#### PROBLEM STATEMENT:
Repeat the records word for word.

#### SUPPLIED MATERIAL:
——
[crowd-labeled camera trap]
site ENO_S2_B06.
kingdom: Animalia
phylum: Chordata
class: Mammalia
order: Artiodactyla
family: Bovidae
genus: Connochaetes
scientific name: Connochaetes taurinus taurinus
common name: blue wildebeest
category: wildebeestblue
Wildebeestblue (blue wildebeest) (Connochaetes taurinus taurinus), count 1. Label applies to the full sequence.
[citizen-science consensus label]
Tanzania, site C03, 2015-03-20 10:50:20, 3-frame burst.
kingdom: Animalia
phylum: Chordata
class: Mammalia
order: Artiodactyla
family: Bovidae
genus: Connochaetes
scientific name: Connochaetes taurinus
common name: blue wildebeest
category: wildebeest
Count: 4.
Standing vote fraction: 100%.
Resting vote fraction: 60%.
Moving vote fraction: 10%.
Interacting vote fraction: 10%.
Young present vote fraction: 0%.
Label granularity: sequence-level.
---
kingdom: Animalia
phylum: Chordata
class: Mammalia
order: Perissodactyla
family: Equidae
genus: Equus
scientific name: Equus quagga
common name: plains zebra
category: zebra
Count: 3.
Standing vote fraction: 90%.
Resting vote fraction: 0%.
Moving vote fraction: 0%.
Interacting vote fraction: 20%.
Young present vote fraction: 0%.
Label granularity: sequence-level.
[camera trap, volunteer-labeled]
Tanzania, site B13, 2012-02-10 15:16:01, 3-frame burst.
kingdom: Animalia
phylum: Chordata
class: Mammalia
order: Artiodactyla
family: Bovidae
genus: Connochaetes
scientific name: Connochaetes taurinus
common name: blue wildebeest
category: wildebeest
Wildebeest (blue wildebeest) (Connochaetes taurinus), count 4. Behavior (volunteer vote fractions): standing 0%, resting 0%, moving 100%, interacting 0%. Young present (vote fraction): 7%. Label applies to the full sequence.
——
#### RESULT OF THIS EXERCISE:
[crowd-labeled camera trap]
site ENO_S2_B06.
kingdom: Animalia
phylum: Chordata
class: Mammalia
order: Artiodactyla
family: Bovidae
genus: Connochaetes
scientific name: Connochaetes taurinus taurinus
common name: blue wildebeest
category: wildebeestblue
Wildebeestblue (blue wildebeest) (Connochaetes taurinus taurinus), count 1. Label applies to the full sequence.
[citizen-science consensus label]
Tanzania, site C03, 2015-03-20 10:50:20, 3-frame burst.
kingdom: Animalia
phylum: Chordata
class: Mammalia
order: Artiodactyla
family: Bovidae
genus: Connochaetes
scientific name: Connochaetes taurinus
common name: blue wildebeest
category: wildebeest
Count: 4.
Standing vote fraction: 100%.
Resting vote fraction: 60%.
Moving vote fraction: 10%.
Interacting vote fraction: 10%.
Young present vote fraction: 0%.
Label granularity: sequence-level.
---
kingdom: Animalia
phylum: Chordata
class: Mammalia
order: Perissodactyla
family: Equidae
genus: Equus
scientific name: Equus quagga
common name: plains zebra
category: zebra
Count: 3.
Standing vote fraction: 90%.
Resting vote fraction: 0%.
Moving vote fraction: 0%.
Interacting vote fraction: 20%.
Young present vote fraction: 0%.
Label granularity: sequence-level.
[camera trap, volunteer-labeled]
Tanzania, site B13, 2012-02-10 15:16:01, 3-frame burst.
kingdom: Animalia
phylum: Chordata
class: Mammalia
order: Artiodactyla
family: Bovidae
genus: Connochaetes
scientific name: Connochaetes taurinus
common name: blue wildebeest
category: wildebeest
Wildebeest (blue wildebeest) (Connochaetes taurinus), count 4. Behavior (volunteer vote fractions): standing 0%, resting 0%, moving 100%, interacting 0%. Young present (vote fraction): 7%. Label applies to the full sequence.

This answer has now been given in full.